Watch ham radio operators in action June 22-23

(Posted June 10, 2019)

The Madison County Amateur Radio Club will participate in a national emergency communications preparedness exercise June 22-23. The exercise, known as Field Day, involves setting up and operating emergency radio communications using amateur (ham) radio to communicate with similar operations throughout the country.

The club will conduct its 2019 Field Day operations from 2 p.m. June 22 through 2 p.m. June 23 at Deercreek Township Hall, 75 Middle St., Lafayette. Operations will include digital messaging, as well as voice and Morse Code communications. Madison County club members will demonstrate the “magic” of ham radio by contacting hams across the country while using wire antennas, low-power radios and emergency power.

The public is invited to come and see modern amateur radio technology in action and learn about the hobby. Club members will answer questions, provide literature and even help visitors get on the air. Best visiting times are 2-6 p.m. Saturday and 10 a.m.-2 p.m. Sunday.

Field Day is sponsored by the ARRL, the national association for amateur radio, and has been an annual event since 1933. This year’s operations are expected to involve more than 40,000 ham radio operators from across North America. Often using only emergency power supplies, ham operators construct and operate emergency stations in parks, shopping malls, schools and backyards around the country.  Their slogan, “When all else fails, ham radio works,” is demonstrated by hams who can send messages in many forms without the use of phone systems, Internet or any other infrastructure that can be compromised in a crisis. The event combines public service, emergency preparedness, community outreach and technical skills.

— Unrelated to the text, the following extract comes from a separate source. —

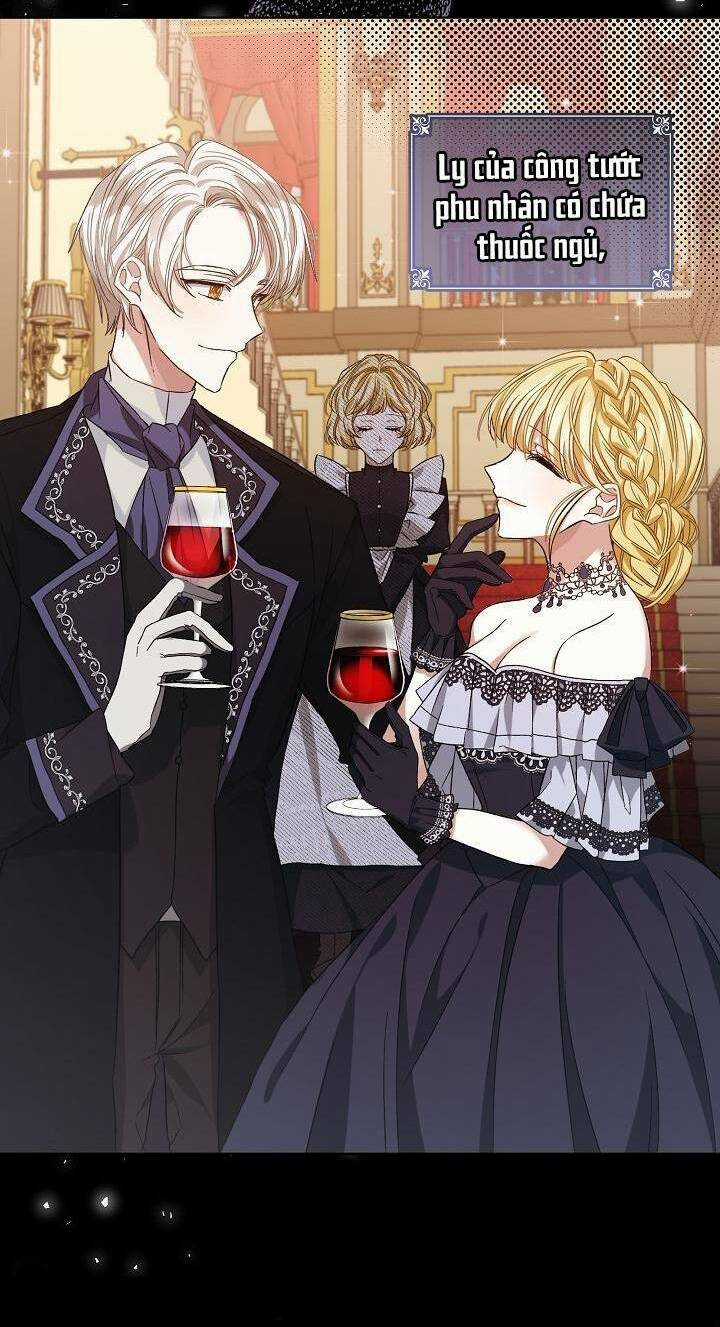 Xuyên Sách Đến Phát Ngán Chapter 6 trang 3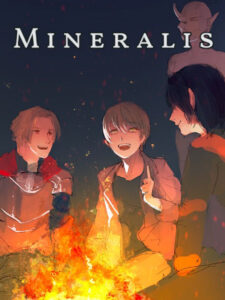 Mineralis Steam CD Key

Modern amateur radio is a fast-growing hobby. Ohio is home to nearly 28,000 licensed amateurs in Ohio, over 750,000 in the United States and more than 2.5 million worldwide. Through the ARRL’s Amateur Radio Emergency Services program, volunteers provide both emergency communication for thousands of state and local emergency response agencies and non-emergency communications services to a wide variety of community and civic organizations, all without cost to the public.